A voice call is a conversation: a single live session with a start and an end, where every utterance belongs to the same thread. This lets you review an entire call as one unit instead of a series of disconnected messages.
  • Bring your own id. Supply a conversationId to link the call to a record in your own system. If you don’t, one is generated for you and returned when the session starts—every utterance in the call shares it.
  • Filter by type. Voice utterances are tagged with the voice content type, so you can separate them from messages, posts, and other content.
Real-time voice is in early access and the streaming interface may still change. Coordinate with us before building a production integration so we can confirm the current contract and your account’s limits.

Connecting

Open a WebSocket connection to the streaming endpoint, authenticating with your API key on the upgrade request and requesting the moderationapi.v1 subprotocol.
wss://voice.moderationapi.com/v1/stream
Authorization: Bearer <your_api_key>
Sec-WebSocket-Protocol: moderationapi.v1
A missing or malformed key closes the connection with code 4401.

Collected material
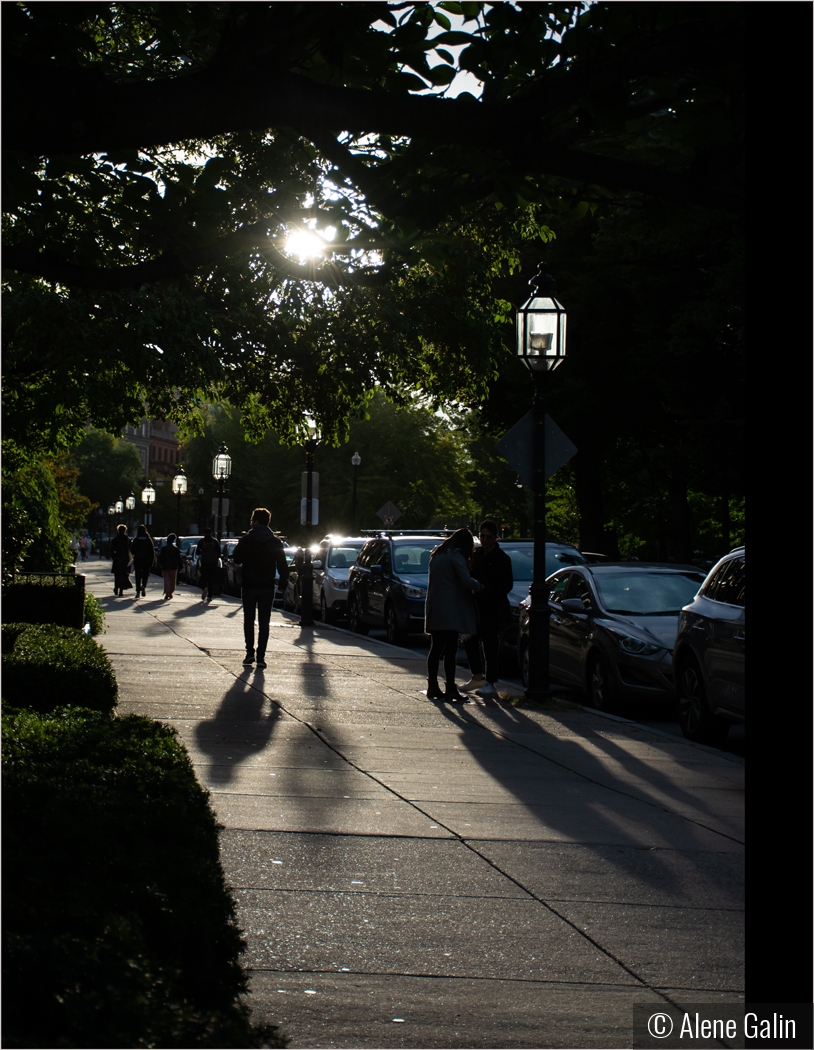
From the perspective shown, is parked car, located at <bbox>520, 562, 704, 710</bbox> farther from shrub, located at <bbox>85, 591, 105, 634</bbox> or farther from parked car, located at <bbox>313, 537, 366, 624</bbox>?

Request 1
Reproduce the passage of the real-time voice documentation starting with "A voice call" and going on through "and other content.".
Request 2
In the real-time voice documentation, list every line shown beneath the instruction to open a WebSocket connection, before the sentence about a missing or malformed key.
Request 3
According to the real-time voice documentation, what code closes the connection when the API key is missing or malformed?

Written solution 1
A voice call is a conversation: a single live session with a start and an end, where every utterance belongs to the same thread. This lets you review an entire call as one unit instead of a series of disconnected messages.
  • Bring your own id. Supply a conversationId to link the call to a record in your own system. If you don’t, one is generated for you and returned when the session starts—every utterance in the call shares it.
  • Filter by type. Voice utterances are tagged with the voice content type, so you can separate them from messages, posts, and other content.

Written solution 2
- wss://voice.moderationapi.com/v1/stream
- Authorization: Bearer <your_api_key>
- Sec-WebSocket-Protocol: moderationapi.v1

Written solution 3
4401